In [None]:
### 1. Explain the differences between Hive and relational databases (RDBMS).
'''
- Schema on Read vs. Write: In Hive, the schema is applied when reading data, whereas in RDBMS, the schema is enforced when writing data.

- Performance: Hive is not optimized for low-latency queries and is primarily used for batch processing on large datasets, 
whereas RDBMS are designed for high-speed transactions.

- SQL Compatibility: Hive supports HiveQL (similar to SQL), but lacks some advanced SQL features such as ACID transactions 
(though ACID support has improved in newer versions).

- Storage: Hive stores data in HDFS or S3 (cloud), while RDBMS use block storage systems.
'''

In [None]:
### 2. What are the different file formats supported by Hive?
#Hive supports multiple file formats for reading and writing data:
'''
   - TextFile: Default format, uncompressed and row-based.
   - SequenceFile: Binary key-value pairs, row-based.
   - ORC (Optimized Row Columnar): Columnar format, optimized for reading and space efficiency.
   - Parquet: Columnar format, supports efficient compression and encoding.
   - RCFile (Record Columnar File): Combines columnar and row-based storage.
   - Avro: Row-based, used for schema evolution and serialization.
'''

In [None]:
### 3. How can you optimize performance in Hive?
'''   
1. Partitioning: Split large datasets into smaller logical divisions based on columns to reduce scan size.

2. Bucketing: Group data in a partition into manageable "buckets" to allow efficient querying.

3. Compression: Use efficient file formats like ORC or Parquet with compression techniques such as Snappy, LZO, or Zlib.

4. Tez Execution Engine: Use Tez instead of MapReduce for faster query execution.

5. Caching Metadata: Hive Metastore caching can improve performance by reducing the load on the metastore database.

6. Query Optimization: Enable Hive query optimizers such as Cost-Based Optimization (CBO).
'''

In [None]:
### 4. Explain how partitioning works in Hive.
# Partitioning divides a table into smaller partitions based on column values.
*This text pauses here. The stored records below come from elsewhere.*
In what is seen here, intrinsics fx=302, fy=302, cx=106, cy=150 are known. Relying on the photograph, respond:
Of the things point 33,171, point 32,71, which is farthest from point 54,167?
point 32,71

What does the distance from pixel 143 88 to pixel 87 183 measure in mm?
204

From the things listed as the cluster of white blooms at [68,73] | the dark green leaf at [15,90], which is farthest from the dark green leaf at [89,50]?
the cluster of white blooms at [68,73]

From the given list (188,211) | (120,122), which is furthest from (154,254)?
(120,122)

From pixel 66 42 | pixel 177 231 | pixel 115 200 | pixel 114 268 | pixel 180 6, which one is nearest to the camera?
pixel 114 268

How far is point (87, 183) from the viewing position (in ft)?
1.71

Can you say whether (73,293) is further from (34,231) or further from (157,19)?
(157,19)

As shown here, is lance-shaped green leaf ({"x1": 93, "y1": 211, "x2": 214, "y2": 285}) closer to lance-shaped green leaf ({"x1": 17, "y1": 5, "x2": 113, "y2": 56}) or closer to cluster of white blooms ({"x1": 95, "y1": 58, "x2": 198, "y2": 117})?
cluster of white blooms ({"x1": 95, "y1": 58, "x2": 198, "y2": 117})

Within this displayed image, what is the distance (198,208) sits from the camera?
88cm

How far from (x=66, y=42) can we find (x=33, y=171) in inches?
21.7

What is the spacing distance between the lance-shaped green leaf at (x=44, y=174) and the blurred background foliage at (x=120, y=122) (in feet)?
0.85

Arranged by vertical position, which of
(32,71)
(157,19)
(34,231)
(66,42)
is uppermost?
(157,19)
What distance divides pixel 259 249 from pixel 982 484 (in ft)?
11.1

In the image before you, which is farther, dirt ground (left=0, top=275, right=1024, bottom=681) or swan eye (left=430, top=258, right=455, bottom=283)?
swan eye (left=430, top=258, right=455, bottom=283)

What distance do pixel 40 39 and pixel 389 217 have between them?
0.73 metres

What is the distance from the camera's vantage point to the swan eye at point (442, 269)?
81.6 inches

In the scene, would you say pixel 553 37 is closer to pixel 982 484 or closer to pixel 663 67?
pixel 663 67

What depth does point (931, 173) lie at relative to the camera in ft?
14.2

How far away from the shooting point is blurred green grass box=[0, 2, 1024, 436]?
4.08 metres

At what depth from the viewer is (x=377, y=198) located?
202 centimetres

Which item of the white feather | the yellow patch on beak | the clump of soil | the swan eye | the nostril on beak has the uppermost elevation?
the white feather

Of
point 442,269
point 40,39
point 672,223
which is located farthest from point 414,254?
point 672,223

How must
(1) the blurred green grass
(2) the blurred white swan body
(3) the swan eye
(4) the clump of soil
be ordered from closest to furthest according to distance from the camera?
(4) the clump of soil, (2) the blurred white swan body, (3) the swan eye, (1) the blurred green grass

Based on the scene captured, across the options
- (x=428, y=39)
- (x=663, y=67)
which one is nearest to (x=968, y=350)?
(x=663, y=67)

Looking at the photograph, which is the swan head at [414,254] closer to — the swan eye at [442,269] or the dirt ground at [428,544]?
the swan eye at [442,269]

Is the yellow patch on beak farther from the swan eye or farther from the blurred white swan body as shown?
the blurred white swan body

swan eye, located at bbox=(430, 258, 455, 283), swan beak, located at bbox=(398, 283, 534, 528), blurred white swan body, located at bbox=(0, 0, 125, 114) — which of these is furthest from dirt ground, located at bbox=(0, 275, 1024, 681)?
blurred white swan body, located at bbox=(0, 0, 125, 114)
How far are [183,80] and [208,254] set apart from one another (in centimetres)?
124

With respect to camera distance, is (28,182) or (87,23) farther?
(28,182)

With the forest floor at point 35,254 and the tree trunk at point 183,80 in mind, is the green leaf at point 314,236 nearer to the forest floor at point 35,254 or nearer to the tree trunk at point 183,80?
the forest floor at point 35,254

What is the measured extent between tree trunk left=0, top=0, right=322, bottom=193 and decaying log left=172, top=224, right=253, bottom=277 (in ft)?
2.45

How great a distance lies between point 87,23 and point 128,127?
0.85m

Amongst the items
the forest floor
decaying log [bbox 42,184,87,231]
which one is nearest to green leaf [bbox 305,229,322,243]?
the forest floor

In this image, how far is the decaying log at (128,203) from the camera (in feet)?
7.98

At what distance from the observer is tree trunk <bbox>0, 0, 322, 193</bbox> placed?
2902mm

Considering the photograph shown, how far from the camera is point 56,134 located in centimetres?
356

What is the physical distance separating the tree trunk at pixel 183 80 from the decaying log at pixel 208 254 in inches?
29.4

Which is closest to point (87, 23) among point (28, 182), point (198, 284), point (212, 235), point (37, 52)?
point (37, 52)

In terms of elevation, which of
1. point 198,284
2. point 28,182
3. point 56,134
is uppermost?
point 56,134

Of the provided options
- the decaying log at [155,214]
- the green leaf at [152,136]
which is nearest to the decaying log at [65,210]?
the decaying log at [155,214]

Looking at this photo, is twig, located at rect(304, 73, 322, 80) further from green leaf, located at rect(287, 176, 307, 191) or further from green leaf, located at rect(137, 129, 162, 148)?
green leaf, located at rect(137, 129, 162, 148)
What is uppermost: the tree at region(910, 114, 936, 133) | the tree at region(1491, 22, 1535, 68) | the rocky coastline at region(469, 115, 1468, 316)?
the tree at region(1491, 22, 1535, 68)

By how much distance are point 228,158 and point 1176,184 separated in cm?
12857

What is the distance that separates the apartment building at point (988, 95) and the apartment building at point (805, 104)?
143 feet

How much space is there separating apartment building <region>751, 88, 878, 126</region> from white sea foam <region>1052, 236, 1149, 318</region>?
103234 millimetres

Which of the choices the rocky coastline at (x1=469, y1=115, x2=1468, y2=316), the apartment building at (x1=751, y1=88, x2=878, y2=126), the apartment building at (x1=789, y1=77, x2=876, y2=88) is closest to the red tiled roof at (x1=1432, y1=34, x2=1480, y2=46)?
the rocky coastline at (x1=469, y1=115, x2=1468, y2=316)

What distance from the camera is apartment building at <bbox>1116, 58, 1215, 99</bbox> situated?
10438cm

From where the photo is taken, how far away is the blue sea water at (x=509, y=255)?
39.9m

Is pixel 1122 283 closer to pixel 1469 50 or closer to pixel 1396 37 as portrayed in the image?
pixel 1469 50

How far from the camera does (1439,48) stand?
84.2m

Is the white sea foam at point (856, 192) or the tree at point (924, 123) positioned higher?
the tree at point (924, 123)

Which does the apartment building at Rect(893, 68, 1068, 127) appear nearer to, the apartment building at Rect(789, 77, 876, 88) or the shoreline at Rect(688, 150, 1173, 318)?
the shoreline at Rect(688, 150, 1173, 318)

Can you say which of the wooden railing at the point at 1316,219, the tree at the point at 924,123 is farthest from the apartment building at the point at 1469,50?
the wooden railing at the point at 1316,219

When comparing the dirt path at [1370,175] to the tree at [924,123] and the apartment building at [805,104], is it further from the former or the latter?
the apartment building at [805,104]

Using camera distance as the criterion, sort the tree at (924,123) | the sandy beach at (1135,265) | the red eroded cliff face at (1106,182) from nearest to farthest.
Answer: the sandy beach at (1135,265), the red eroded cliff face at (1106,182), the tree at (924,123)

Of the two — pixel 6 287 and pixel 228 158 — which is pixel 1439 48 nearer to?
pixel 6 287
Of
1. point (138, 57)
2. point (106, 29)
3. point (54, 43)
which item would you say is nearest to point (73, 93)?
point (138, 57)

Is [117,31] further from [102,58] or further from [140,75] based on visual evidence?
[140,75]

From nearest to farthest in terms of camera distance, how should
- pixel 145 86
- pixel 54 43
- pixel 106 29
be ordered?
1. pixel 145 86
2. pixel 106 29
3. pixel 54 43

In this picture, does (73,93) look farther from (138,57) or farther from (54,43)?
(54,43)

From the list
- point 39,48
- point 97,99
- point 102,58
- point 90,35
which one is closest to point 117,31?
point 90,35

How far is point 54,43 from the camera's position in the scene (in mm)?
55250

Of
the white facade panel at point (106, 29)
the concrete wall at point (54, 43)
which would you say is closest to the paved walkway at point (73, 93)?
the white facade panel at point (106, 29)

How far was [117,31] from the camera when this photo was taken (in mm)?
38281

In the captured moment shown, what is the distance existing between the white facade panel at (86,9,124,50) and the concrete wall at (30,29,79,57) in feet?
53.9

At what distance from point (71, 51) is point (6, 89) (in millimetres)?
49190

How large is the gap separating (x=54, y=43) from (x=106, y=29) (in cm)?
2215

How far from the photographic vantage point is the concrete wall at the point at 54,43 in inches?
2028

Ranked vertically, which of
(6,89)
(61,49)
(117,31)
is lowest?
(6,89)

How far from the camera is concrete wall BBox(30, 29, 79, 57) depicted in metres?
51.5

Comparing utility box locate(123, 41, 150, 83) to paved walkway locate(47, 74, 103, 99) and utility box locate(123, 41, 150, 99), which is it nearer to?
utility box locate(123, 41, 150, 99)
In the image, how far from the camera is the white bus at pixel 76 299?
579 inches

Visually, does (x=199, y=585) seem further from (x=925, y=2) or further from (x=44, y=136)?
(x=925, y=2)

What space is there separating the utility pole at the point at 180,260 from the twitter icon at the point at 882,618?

When you query a partitioned table, Hive only scans 
# relevant partitions instead of the whole table, reducing the amount of data read.

'''
CREATE TABLE sales (id INT, amount DECIMAL, date STRING)
  PARTITIONED BY (year STRING, month STRING);
  
 When querying:
   
SELECT * FROM sales WHERE year = '2023' AND month = '09';

Hive will only read data from the partition where `year=2023` and `month=09`.
'''

In [None]:
### 5. How does bucketing differ from partitioning in Hive?
#Partitioning: Divides the data based on distinct column values, each partition containing one set of data.
#Bucketing: Divides data within a partition into manageable "buckets" based on a hash of a column. This enables joins and 
# grouping operations to be more efficient.

'''
CREATE TABLE sales_bucketed (id INT, amount DECIMAL)
   CLUSTERED BY (id) INTO 10 BUCKETS;

This creates 10 buckets based on the hash of the `id` column. Bucketing is used to optimize JOINs.
'''

In [None]:
### 6. What is the use of `distribute by`, `sort by`, and `cluster by` in Hive?
#- `DISTRIBUTE BY`: Ensures that rows with the same column values go to the same reducer, useful for controlling how data is 
# distributed across reducers.
SELECT * FROM table DISTRIBUTE BY col;

#   - `SORT BY`: Orders data within each reducer. It does not guarantee global ordering across all reducers.
SELECT * FROM table SORT BY col;

#   - `CLUSTER BY`: Combines the functions of `DISTRIBUTE BY` and `SORT BY`. It distributes rows to reducers and sorts them within 
# each reducer.
SELECT * FROM table CLUSTER BY col;


In [None]:
### 7. Explain the concept of ACID transactions in Hive. How do they work?
#Hive introduced ACID (Atomicity, Consistency, Isolation, Durability) transactions in version 0.14. These allow insert, 
# update, and delete operations on tables.
'''
   - Insert: `INSERT INTO` appends to a table.
   - Update/Delete: Changes individual records.
   - Atomicity: Transactions either complete fully or roll back on failure.
   - Isolation: Multiple transactions can occur simultaneously, without interference.
'''   

#   To enable ACID transactions:
'''
   SET hive.txn.manager=org.apache.hadoop.hive.ql.lockmgr.DbTxnManager;
   SET hive.support.concurrency=true;

'''


In [None]:
### 8. What are dynamic partitions in Hive, and when would you use them?
#   Dynamic partitioning allows you to create partitions automatically based on the data in the table, as opposed to statically defining 
# partitions beforehand.

'''
INSERT INTO TABLE sales PARTITION (year, month)
SELECT id, amount, year(date), month(date) FROM transactions;

'''
#  Hive automatically creates partitions for each distinct year and month in the `transactions` table

In [None]:
### 9. How do you handle schema evolution in Hive?
'''
Schema evolution in Hive can be handled using formats like Avro or ORC, which allow you to add or remove columns from tables without 
breaking compatibility.
   
# Example of evolving an ORC schema:
ALTER TABLE table_name ADD COLUMNS (new_col STRING);

#Hive ignores missing columns and assigns NULL values to new columns.
'''

In [None]:
### 10. What are some common challenges in using Hive, and how can they be mitigated?
'''
- Slow Query Performance: Can be mitigated by optimizing data formats (ORC/Parquet), 
   * partitioning, 
   * bucketing, and 
   * enabling vectorization.

- Handling Small Files: Too many small files slow down MapReduce jobs. 
     * Use compaction or combine small files into larger ones.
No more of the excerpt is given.